The line runs from CP Port Reading Junction in Manville, New Jersey to Oak Island Yard in Newark, New Jersey along the former Manville to Newark route and tracks that was once part of the original Lehigh Line which is still in existence; the original Lehigh Line is owned by Norfolk Southern Railway. For historical purposes, the Manville to Newark tracks is considered a new rail line and not the original line and the Norfolk Southern part is considered the original line and not a new rail line. At CP Port Reading Junction in Manville, the Conrail Lehigh Line connects the original Lehigh Line by having the Lehigh Valley Railroad-built tracks continues straight pass Manville as the original Lehigh Line. Also at Manville, the Conrail Lehigh Line connects to the CSX Transportation Trenton Subdivision which was once part of the Reading Railroad; the Trenton Subdivision splits southward heading all the way to Philadelphia.

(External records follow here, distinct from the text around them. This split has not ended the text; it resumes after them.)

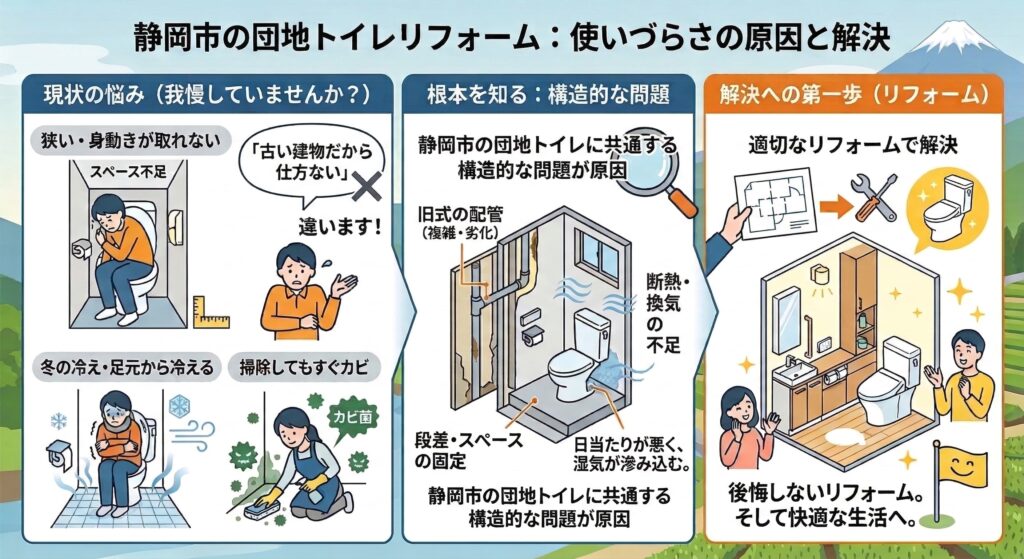 静岡市の団地トイレリフォーム：使いづらさの原因と解決

現状の悩み（我慢していませんか？）

狭い・身動きが取れない

スペース不足

「古い建物だから仕方ない」

違います！

冬の冷え・足元から冷える

掃除してもすぐカビ

カビ菌

根本を知る：構造的な問題

静岡市の団地トイレに共通する構造的な問題が原因

旧式の配管（複雑・劣化）

断熱・換気の不足

段差・スペースの固定

日当たりが悪く、湿気が滲み込む。

静岡市の団地トイレに共通する構造的な問題が原因

解決への第一歩（リフォーム）

適切なリフォームで解決

後悔しないリフォーム。そして快適な生活へ。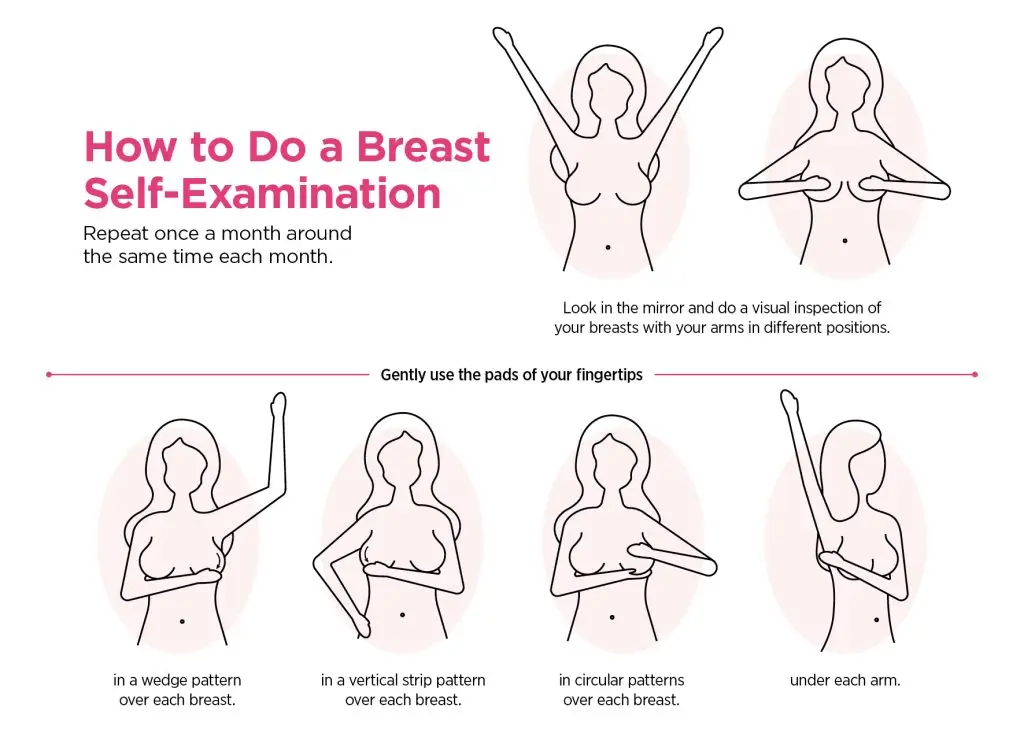 How to Do a Breast Self-Examination

Repeat once a month around the same time each month.

Look in the mirror and do a visual inspection of your breasts with your arms in different positions.

Gently use the pads of your fingertips

in a wedge pattern over each breast.

in a vertical strip pattern over each breast.

in circular patterns over each breast.

under each arm.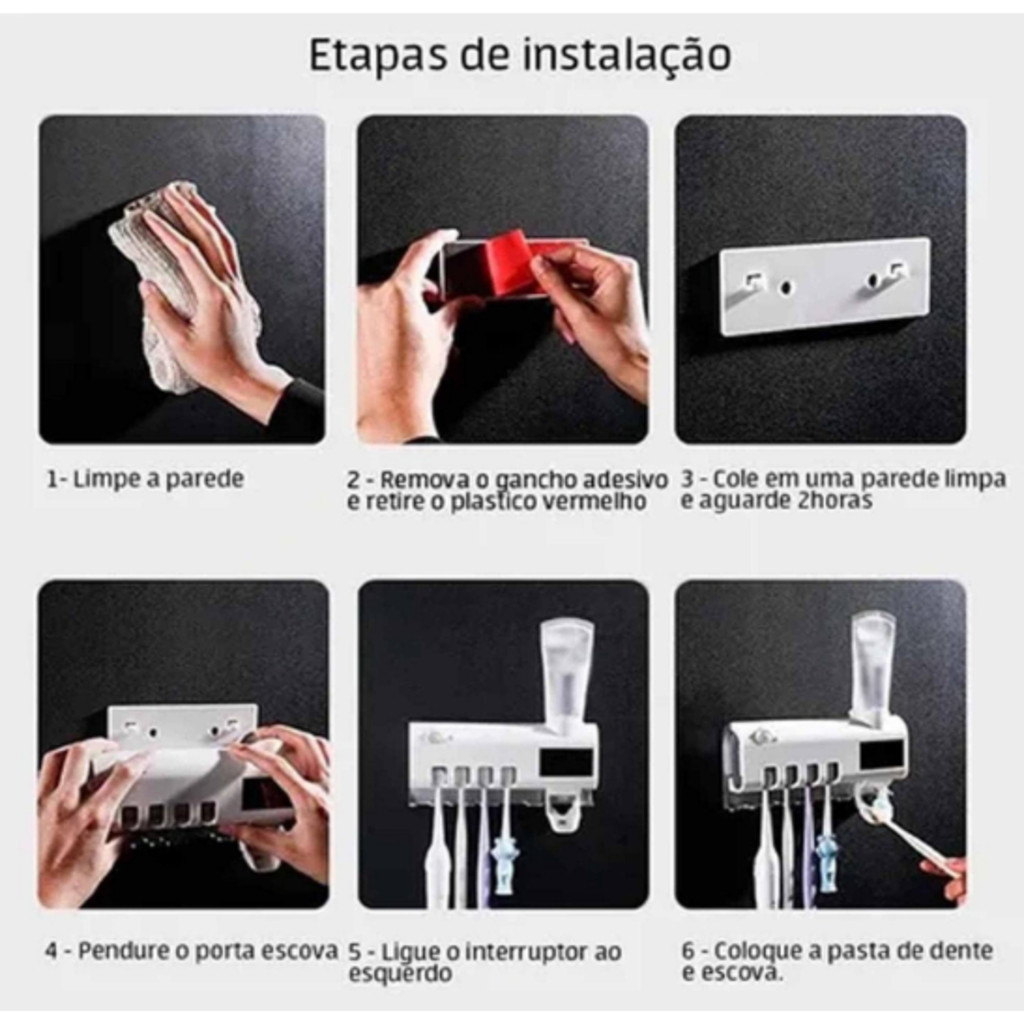 Etapas de instalação

1- Limpe a parede

2 - Remova o gancho adesivo e retire o plastico vermelho

3 - Cole em uma parede limpa e aguarde 2horas

4 - Pendure o porta escova

5 - Ligue o interruptor ao esquerdo

6 - Coloque a pasta de dente e escova.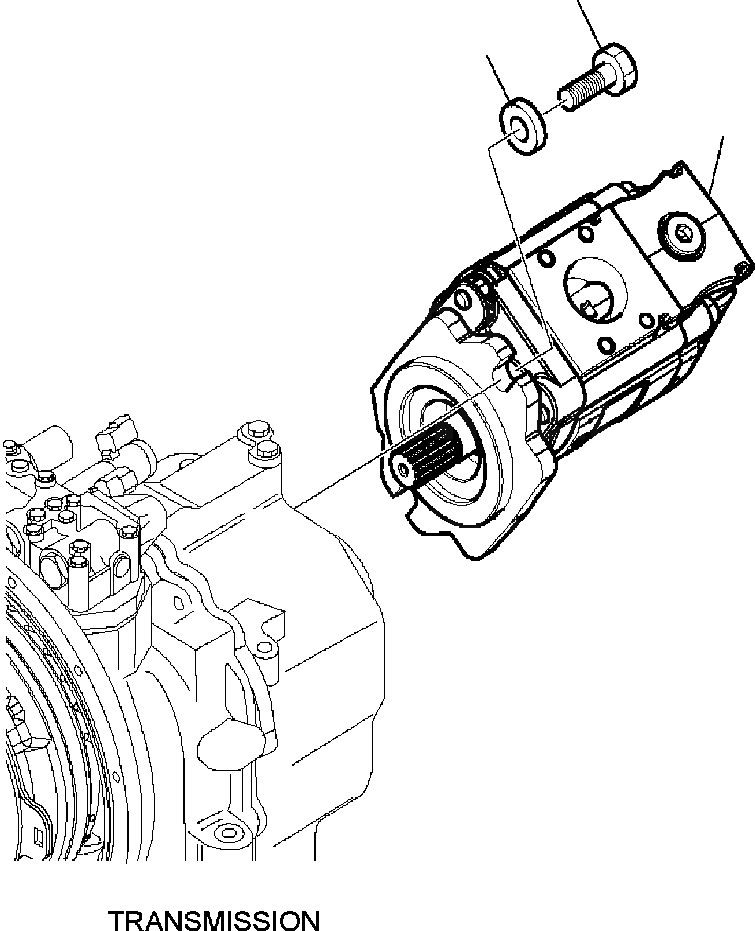 TRANSMISSION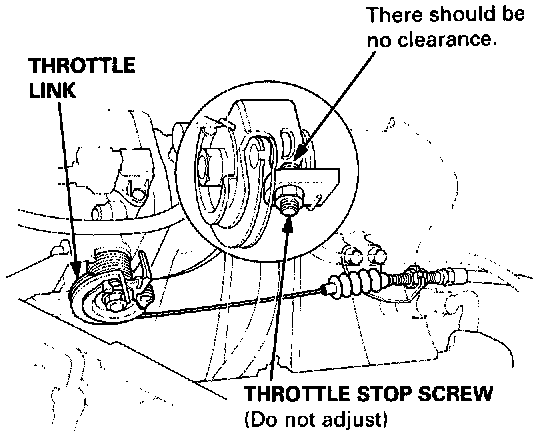 There should be no clearance.

THROTTLE LINK

THROTTLE STOP SCREW
(Do not adjust)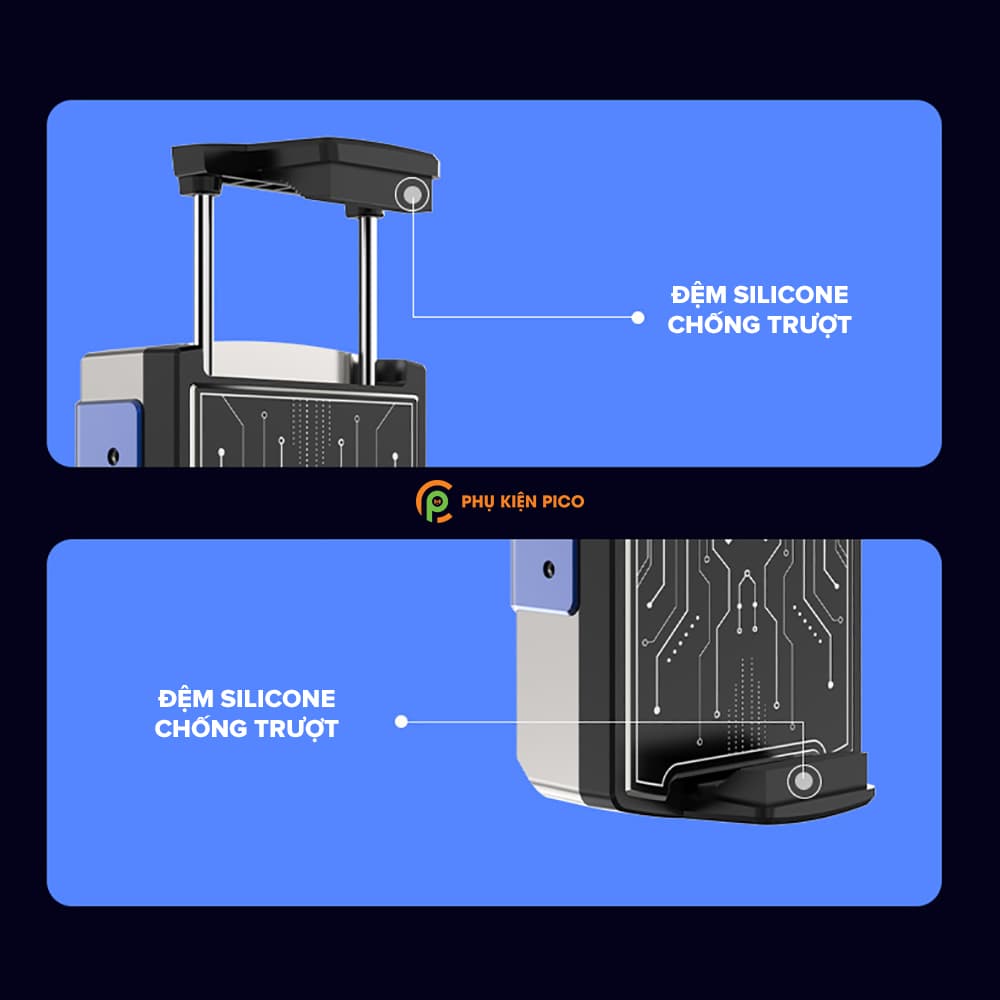 ĐỆM SILICONE
CHỐNG TRƯỢT

PHỤ KIỆN PICO

ĐỆM SILICONE
CHỐNG TRƯỢT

The line shares track with New Jersey Transit's Raritan Valley Line between Newark and Aldene Junction, and then parallels it closely between Bridgewater, New Jersey and Bound Brook, New Jersey. The Raritan Valley Line is a former Central Railroad of New Jersey line. It makes a roughly parallel, but sometimes diverging route to the Raritan Valley Line, running to the south of that line.